Nabokov lo había perdido todo, incluido a su padre, verdadero inspirador de la afición literaria de su hijo, asesinado en 1922 a la salida de un acto público por tratar de defender a un conferenciante de ser agredido. Sin embargo, tales pérdidas, como la de su hermano muerto en un campo de concentración nazi, no parecieron afectar a su ánimo lúdico, humorístico pero implacable, que también se deja traslucir en sus prosas. Así se mostró en la entrevista de 1975 del programa televisivo galo Apostrophes: «Además del extrañamiento, yo me siento forastero siempre y en todo lugar, es mi estado, es mi trabajo, mi vida», reconoció al tiempo que afirmaba: «La historia de mi vida se parece menos a una biografía que a una bibliografía: diez novelas en ruso entre los veinticinco y los cuarenta años, y ocho novelas en inglés entre los cuarenta y ahora».
Precisamente Lolita iba a ser escrita parcialmente en ruso, francés e inglés ―las tres lenguas aprendidas desde bebé―, hasta que esta última se impuso, y de qué manera: el estilo nabokoviano alcanza su clímax de preciosismo e intensidad en la historia de esta «pobre niña que corrompen, y cuyos sentidos nunca se llegan a despertar bajo las caricias del inmundo señor Humbert», como dijo en la citada entrevista: «No sólo la perversidad de la pobre criatura fue grotescamente exagerada sino el aspecto físico, la edad […]. En realidad, Lolita es una niña de doce años mientras que Mr. Humbert es un hombre maduro, y el abismo entre su edad y la de la niña produce el vacío entre ellos». Y he aquí el meollo de la cuestión: «Entre ese vacío, ese vértigo, la seducción, atracción de un peligro mortal. […] Lolita, la nínfula, sólo existe a través de la obsesión que destruye a Humbert. Éste es un aspecto esencial de un libro singular que ha sido falseado por una popularidad artificiosa».

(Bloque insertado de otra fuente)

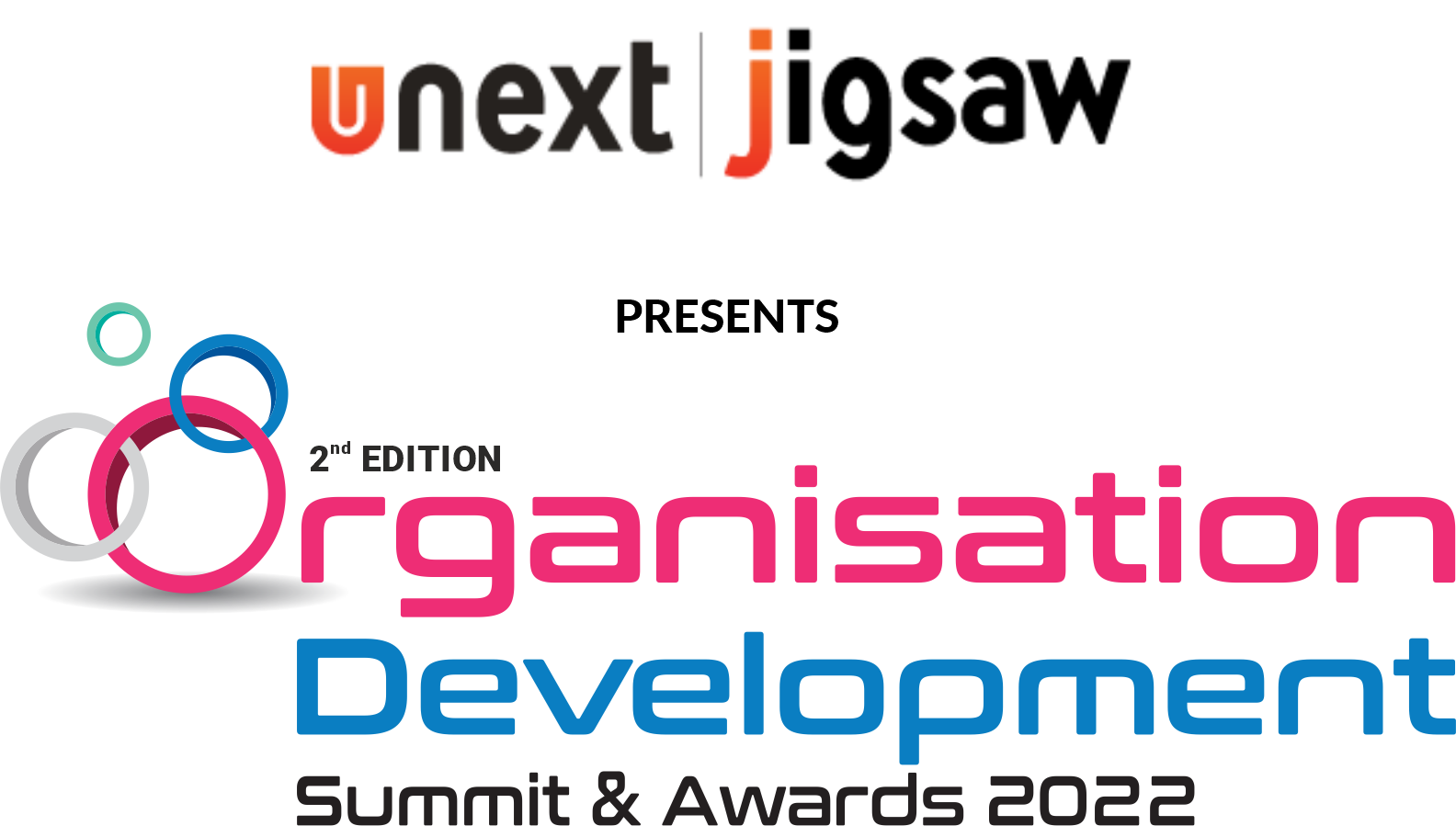 2nd Edition Organisation Development Summit & Awards 2022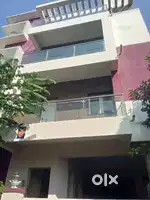Individual Villa 3 floor. KILAMBAKKAM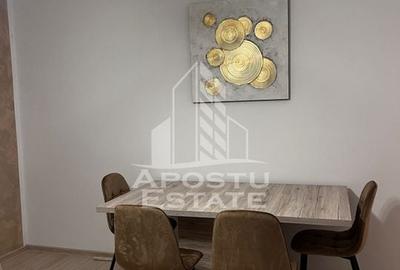 Apartament de lux 2 camere, prima chirie, zona Braytim Apartament de lux 2 camere, prima chirie, zona Braytim - 5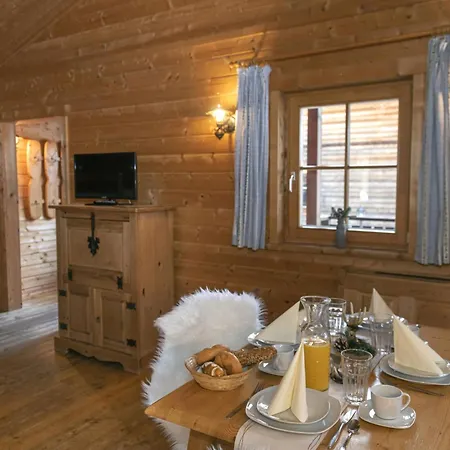 Urige 3 Und 4 Holiday home *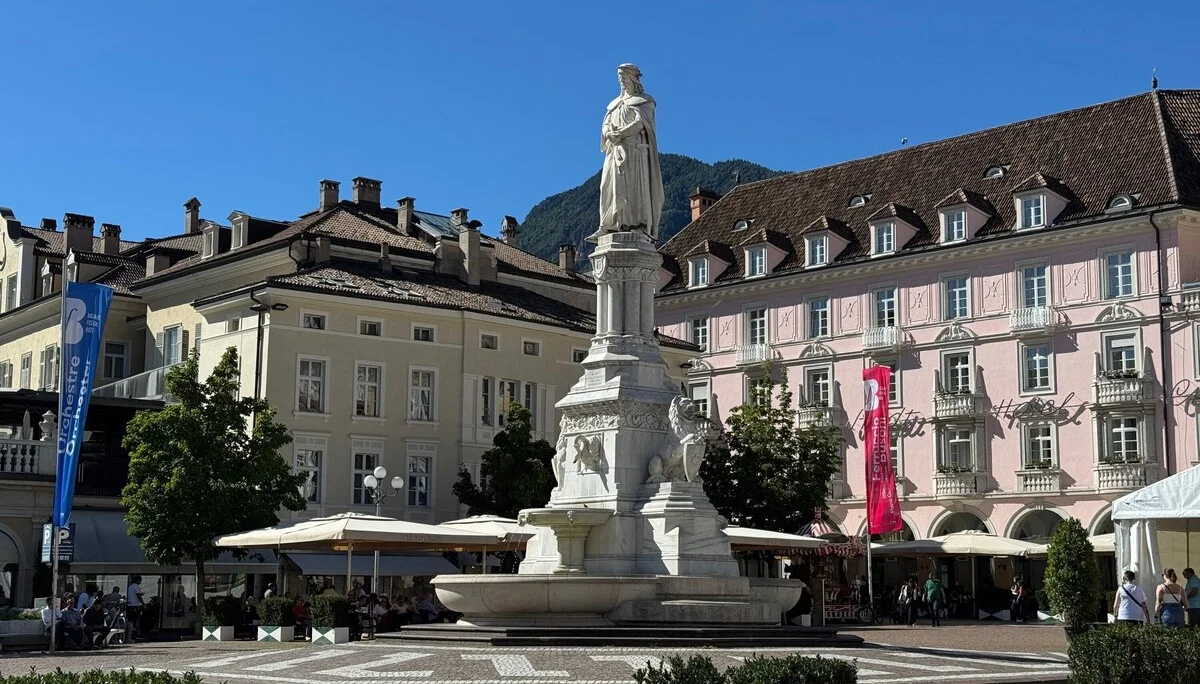 Bozen | © Nils Lamm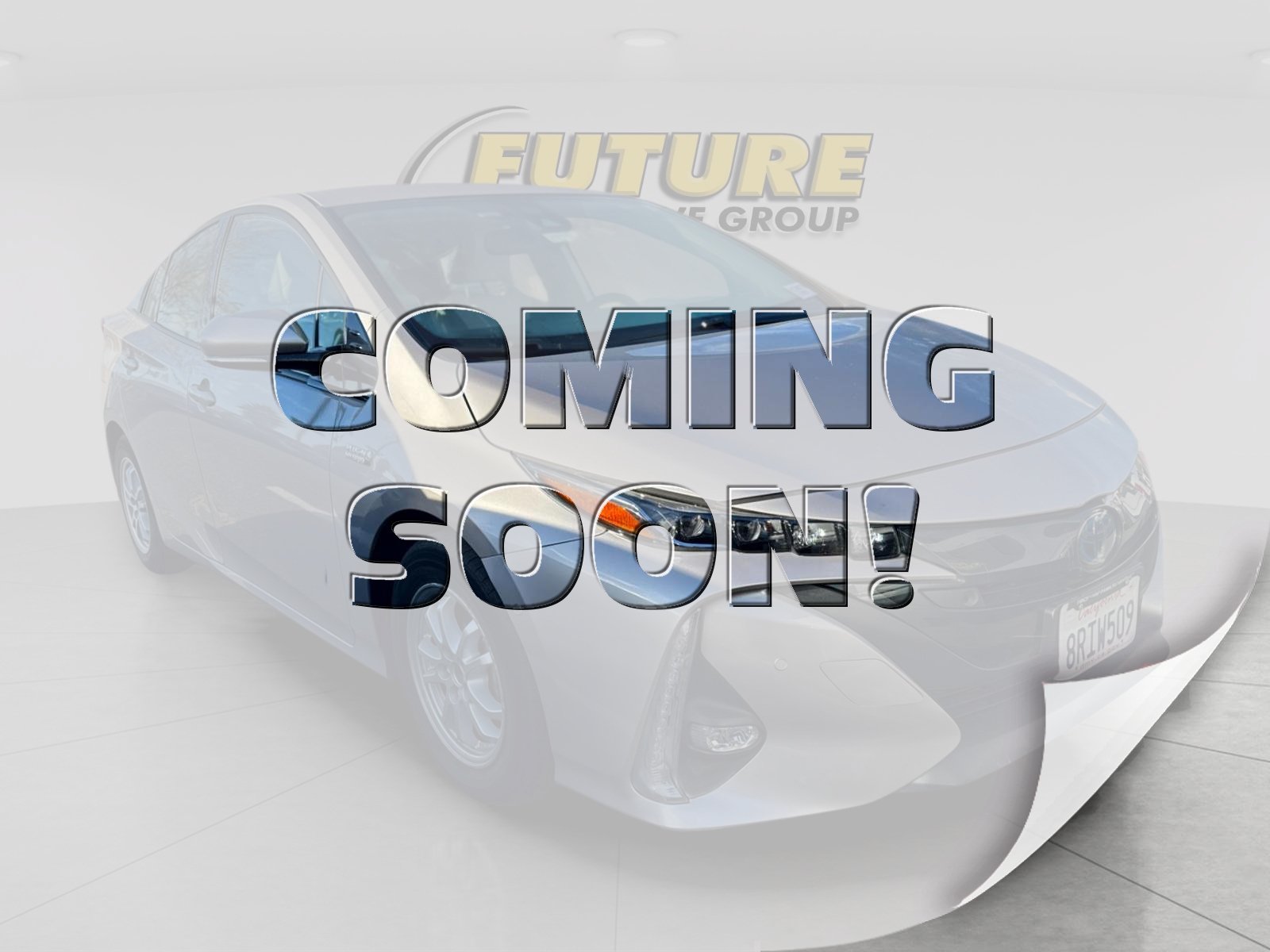 2020 Toyota Prius Prime Limited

Una popularidad que ha devenido parte integrante del imaginario colectivo desde el plano sexual y lingüístico hasta hacerse popular y claramente identificable. De modo que leer una novela como Las ideas puras, de Pablo d’Ors, era hacer que emergiera del inconsciente Lolita, tal vez una suerte de Lolita filosófica, pues la obra que firmaba este doctor en Teología, profesor y capellán de la Universidad Autónoma de Madrid en el año 2000 tenía como protagonista, pese a lo que estamos a punto de comentar, sobre todo el pensamiento humano y las acciones derivadas de él. Así, la obra era un ejercicio que expresaba el modo de penetrar, en primera persona, en las profundidades de la mente. En concreto, en la de un maestro de filosofía, «un hombre entregado a las ideas puras con un tesón ejemplar y envidiable», un cincuentón que había envejecido mal y que nos desvelaba sus recuerdos de una juventud llena de talento así como sus dos entregas primordiales: la permanente inquietud por su trabajo ―obsesión que le conducía a apodar con nombres de pensadores célebres a sus alumnos― y la pederastia con una alumna adolescente.